▸ Questions:
A) According to the passage on the origins of the Center for African Studies, in what year was the Center founded?
B) Continue the passage on the origins of the Center for African Studies from the point where it ends.

There have always been CLAS faculty and graduate students interested in African societies, African geography, African natural resources, African agriculture and African languages. But the idea of founding a Center for African Studies that would bring together all the interested parties and help coor-dinate colla-borative re-search, exchange programs, campus guest speakers and fund-raising did not happen until 1964. In that year a group of far-sighted scholars at CLAS had the Center incorporated as an integral part of the UF's effort to intensify its reach in international graduate scholarship, and extend its contacts with universities abroad.

It should be recalled that in the US after the Second World War, contrary to these days, there was very strong popular desire to understand the rest of the world. Much of this had to do with the national trauma caused by involvement of the war itself in practically all the continents of the world. By the 1950s, this concern yielded to the need for containing the sphere of influence of the then Soviet Union. The launching of the Sputnik into outer space by the Soviet Union in 1958 spurred the US federal government to even greater concern for domestic and global policies needed to buttress the base of US scientific knowledge, and to foster a better understanding of nations abroad.

▸ Dataset excerpts:
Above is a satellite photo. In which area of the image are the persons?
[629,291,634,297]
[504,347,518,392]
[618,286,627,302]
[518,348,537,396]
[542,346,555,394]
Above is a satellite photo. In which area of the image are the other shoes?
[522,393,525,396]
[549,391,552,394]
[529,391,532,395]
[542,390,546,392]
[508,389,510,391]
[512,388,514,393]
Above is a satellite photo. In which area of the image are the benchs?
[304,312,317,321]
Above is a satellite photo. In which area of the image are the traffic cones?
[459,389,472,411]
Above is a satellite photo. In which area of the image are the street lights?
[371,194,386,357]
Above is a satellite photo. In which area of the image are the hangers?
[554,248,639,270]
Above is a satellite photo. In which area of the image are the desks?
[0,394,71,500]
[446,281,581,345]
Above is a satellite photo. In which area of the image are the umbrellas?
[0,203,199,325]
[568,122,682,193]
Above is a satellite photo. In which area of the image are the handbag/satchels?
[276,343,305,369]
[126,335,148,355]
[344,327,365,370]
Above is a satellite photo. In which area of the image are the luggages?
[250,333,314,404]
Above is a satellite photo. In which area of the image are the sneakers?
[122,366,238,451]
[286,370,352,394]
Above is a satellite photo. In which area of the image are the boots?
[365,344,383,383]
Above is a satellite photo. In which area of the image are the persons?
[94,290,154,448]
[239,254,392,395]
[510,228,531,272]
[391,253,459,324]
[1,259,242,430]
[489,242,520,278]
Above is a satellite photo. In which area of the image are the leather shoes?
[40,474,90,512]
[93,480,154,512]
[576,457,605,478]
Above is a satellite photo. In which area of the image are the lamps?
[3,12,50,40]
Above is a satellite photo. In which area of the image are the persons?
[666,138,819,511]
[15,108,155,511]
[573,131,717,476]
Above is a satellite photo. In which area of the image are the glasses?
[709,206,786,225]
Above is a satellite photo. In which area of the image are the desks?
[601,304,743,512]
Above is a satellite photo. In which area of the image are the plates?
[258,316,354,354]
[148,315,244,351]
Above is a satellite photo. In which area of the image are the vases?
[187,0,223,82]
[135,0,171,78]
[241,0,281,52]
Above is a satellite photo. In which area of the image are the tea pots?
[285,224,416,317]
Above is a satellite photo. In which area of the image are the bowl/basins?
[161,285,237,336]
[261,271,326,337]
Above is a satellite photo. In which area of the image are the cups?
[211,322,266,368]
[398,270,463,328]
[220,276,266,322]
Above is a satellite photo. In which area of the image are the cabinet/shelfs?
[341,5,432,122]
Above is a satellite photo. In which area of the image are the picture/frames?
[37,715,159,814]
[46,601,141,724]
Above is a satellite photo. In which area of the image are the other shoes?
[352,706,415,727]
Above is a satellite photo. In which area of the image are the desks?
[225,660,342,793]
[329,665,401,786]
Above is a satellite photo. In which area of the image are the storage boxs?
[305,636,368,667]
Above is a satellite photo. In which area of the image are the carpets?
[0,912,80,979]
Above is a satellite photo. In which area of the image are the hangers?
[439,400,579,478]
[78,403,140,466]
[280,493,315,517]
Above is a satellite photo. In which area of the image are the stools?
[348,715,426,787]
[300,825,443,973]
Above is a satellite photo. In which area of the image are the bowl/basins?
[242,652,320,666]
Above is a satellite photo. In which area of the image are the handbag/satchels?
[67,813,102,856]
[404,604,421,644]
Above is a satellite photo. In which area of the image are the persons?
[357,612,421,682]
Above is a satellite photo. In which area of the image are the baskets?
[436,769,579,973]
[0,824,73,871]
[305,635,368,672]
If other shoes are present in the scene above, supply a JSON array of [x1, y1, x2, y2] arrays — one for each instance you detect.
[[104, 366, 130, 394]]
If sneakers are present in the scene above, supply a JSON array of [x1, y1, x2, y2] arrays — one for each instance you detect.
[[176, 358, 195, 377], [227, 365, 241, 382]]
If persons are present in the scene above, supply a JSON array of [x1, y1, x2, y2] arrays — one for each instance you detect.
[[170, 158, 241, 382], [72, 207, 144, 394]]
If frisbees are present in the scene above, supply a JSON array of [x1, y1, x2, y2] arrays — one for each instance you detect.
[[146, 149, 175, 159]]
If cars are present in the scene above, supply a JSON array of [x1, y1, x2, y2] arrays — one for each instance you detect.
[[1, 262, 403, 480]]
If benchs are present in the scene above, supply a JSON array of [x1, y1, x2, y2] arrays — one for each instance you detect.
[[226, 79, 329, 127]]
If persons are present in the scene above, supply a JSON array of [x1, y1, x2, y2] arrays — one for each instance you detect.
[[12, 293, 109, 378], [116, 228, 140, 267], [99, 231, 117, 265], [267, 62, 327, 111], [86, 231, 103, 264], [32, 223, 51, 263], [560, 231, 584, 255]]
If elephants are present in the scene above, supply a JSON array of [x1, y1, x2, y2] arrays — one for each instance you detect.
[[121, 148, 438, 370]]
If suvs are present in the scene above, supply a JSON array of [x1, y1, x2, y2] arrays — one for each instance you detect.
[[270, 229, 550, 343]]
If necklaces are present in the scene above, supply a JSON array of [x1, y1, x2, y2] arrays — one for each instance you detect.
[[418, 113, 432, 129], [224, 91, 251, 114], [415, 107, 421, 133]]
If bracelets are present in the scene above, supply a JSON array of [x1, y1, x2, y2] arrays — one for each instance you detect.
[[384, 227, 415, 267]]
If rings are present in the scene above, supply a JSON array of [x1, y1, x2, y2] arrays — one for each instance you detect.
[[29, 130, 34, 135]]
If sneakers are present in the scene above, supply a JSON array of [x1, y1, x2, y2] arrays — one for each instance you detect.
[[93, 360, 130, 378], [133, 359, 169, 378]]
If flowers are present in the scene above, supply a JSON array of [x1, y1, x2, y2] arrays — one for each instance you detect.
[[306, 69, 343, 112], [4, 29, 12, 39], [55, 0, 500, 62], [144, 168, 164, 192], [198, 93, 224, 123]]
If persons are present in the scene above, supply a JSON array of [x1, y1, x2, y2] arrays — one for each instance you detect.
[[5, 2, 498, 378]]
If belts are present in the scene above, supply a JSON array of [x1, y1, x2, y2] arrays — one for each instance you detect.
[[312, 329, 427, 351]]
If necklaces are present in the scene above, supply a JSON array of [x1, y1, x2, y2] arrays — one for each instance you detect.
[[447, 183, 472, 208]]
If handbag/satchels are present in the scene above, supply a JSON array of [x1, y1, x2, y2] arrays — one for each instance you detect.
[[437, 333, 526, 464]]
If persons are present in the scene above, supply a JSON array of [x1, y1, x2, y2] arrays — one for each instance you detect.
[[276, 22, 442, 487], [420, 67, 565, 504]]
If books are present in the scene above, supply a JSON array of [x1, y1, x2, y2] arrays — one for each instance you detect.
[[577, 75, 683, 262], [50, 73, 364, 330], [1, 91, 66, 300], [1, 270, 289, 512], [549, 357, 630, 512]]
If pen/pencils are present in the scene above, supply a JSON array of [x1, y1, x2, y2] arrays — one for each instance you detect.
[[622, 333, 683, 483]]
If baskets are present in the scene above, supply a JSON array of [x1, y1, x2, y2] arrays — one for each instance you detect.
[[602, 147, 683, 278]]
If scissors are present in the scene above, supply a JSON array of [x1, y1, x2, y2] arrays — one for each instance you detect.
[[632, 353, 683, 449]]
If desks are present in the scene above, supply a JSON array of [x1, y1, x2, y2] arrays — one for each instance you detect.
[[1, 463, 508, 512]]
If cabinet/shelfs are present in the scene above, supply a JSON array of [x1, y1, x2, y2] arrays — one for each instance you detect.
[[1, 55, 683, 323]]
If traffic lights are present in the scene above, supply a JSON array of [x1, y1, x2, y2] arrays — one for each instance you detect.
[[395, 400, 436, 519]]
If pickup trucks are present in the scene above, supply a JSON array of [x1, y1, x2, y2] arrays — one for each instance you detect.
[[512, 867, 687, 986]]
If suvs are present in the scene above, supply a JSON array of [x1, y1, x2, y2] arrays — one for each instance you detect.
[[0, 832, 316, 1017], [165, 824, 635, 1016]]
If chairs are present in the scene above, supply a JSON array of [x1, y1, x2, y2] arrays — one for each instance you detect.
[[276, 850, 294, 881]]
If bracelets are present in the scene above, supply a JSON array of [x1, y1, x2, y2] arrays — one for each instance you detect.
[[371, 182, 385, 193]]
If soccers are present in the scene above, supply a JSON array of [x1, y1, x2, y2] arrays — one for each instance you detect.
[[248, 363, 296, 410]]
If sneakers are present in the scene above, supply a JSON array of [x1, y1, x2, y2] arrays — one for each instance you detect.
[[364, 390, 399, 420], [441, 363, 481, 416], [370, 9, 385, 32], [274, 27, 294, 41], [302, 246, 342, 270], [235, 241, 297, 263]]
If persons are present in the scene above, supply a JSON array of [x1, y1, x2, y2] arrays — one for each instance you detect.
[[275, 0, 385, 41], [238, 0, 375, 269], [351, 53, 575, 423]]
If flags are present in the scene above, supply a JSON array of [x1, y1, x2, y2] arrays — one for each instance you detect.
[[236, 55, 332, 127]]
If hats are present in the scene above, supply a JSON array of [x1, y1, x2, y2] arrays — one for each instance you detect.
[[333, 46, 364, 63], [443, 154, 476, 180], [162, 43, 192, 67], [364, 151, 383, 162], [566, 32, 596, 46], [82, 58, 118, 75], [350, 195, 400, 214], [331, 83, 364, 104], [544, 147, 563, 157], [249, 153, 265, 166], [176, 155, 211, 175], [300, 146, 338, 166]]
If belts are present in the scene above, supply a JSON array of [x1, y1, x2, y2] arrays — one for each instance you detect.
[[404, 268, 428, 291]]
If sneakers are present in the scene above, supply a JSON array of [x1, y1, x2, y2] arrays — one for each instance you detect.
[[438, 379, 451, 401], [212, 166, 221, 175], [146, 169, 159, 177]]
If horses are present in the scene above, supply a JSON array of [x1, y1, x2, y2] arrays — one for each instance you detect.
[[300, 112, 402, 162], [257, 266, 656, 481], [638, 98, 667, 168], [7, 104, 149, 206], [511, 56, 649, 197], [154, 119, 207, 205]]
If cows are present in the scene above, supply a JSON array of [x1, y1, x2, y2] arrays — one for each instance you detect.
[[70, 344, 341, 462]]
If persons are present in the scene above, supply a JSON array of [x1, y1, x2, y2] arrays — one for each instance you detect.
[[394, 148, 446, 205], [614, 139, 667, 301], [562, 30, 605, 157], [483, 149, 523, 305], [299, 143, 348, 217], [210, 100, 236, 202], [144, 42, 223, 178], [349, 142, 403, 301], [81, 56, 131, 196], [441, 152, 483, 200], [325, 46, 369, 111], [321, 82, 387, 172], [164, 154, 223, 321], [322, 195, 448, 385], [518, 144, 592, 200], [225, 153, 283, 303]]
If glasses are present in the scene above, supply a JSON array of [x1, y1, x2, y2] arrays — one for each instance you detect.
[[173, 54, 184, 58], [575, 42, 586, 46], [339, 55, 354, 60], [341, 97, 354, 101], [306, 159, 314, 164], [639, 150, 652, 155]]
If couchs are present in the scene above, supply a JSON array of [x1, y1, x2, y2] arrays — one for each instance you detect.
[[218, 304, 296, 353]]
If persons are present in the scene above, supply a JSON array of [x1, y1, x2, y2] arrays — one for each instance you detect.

▸ Answers to the problems:
A) 1964

B)
The US Congress thereafter approved Title VI funding for the most distinguished "area-studies" university research centers that showed promise in fostering national understanding of foreign languages, cultures, politics, natural and geographic circumstances. These centers were designated "national resource centers" for international area studies. Federal funding under Title VI supports research, exchange programs, fellowships, campus guest speakers from abroad, meetings and outreach activities on whatever region the center concerned deals with--in our case, Africa.

In 1971, the University of Florida's Center for African Studies acquired the status of "national resource center" and has remained so since. This is no mean feat. To qualify, a university center must demonstrate to an independent panel of evaluators every three years that it has a faculty of the highest caliber that has shown sustained interest in a given part of the world in a very wide range of disciplinary fields. A successful applicant must also demonstrate that it has credible institutional contacts abroad and can attract top rated graduate students and visiting scholars. And that is what this Center has managed to do, thanks to a succession of competent directors, a vigorous faculty and a keen office staff.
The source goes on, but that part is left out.